++++ Page text
Paper short abstract:

This paper concerns the use of visual and aural technologies by Zen communities in Japan as part of their attempts to create a structured yet sensuous environment as well as pictorial models for learning through the body.

Paper long abstract:

This paper will use a short documentary film made by the author, to reflect upon the limits and possibilities of a practice based visual anthropology for investigating questions of representation. The issue to be addressed concerns the use of visual and aural technologies by Zen communities in Japan as part of their attempts to create a structured yet sensuous environment as well as pictorial models for learning through the body.
++++++++
++++ Listing
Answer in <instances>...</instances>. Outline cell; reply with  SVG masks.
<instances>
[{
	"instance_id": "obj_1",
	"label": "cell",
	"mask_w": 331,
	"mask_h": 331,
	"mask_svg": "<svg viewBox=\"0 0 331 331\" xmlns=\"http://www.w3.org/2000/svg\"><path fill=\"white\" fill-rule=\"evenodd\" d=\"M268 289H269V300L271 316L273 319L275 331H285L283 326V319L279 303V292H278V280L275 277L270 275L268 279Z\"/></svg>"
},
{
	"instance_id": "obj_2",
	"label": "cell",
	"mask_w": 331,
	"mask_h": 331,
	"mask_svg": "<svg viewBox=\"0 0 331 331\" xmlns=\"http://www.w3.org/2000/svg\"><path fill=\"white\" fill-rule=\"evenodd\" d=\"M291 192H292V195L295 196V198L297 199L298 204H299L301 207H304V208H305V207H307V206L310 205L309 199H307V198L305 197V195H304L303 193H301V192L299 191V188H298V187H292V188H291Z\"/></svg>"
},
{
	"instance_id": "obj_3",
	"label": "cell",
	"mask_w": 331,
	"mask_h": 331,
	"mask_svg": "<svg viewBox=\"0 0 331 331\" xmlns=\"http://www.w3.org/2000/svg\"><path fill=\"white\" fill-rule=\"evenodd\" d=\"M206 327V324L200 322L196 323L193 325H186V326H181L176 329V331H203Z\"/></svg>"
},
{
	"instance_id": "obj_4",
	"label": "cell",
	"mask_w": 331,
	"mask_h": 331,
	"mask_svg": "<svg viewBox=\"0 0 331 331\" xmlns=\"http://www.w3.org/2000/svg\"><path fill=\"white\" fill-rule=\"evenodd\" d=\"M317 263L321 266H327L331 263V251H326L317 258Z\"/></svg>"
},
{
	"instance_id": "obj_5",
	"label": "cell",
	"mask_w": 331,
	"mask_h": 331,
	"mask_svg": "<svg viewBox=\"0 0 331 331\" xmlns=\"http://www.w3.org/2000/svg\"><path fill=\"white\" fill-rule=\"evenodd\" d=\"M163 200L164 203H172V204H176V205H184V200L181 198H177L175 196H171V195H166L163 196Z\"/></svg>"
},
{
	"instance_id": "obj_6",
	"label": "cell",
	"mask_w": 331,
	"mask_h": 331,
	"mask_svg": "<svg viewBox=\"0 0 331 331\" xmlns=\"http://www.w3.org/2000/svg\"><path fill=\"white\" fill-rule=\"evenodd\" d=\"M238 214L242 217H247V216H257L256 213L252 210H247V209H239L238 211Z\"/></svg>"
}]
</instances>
++++++++
▶ **What you will do**:
- 1) Decide whether each statement agrees with the Zen paper abstract: (a) the paper draws on a short documentary film made by the author; (b) the Zen communities it discusses are in China; (c) those communities use only visual technologies. Answer yes or no for each, quoting the words from the abstract that settle it.
- 2) Pick up the Zen paper abstract right after its last sentence and carry it on.
The material shown above stands apart from the Zen paper abstract.

▶ **Responses by task**:
- 1)
(a) Yes: "This paper will use a short documentary film made by the author"
(b) No: "Zen communities in Japan"
(c) No: "the use of visual and aural technologies"

- 2)
The modern and popular assertion that practice and appreciation of Zen in Japan should ideally culminate in a physical state that is beyond representation, the spiritually enlightened condition of 'nothingness', (mu-shin) raises epistemological and ontological questions about the role of the body in the use of these visual technologies and their relation to the rich pictorial traditions of Zen art. The paradox is that while in philosophical terms, emptiness is a condition that cannot properly be visibly or audibly represented, which is defined precisely by a total absence of formal or material properties and the negation of the self, nevertheless, image making practices and the creation of a space of and for the body are for participants a central aspect of the teaching and learning of Zen. I attempt to understand this image world through a related but distinct embodied practice, that is by actively participating in it and turning a sensuous engagement into representational forms that aim to show how visual media such as film and photography can be used in creative ways, as more than a subject of study or as a visible documentary record; to respond to and critically reflect upon the visual and aural conventions of a complex process of subject formation.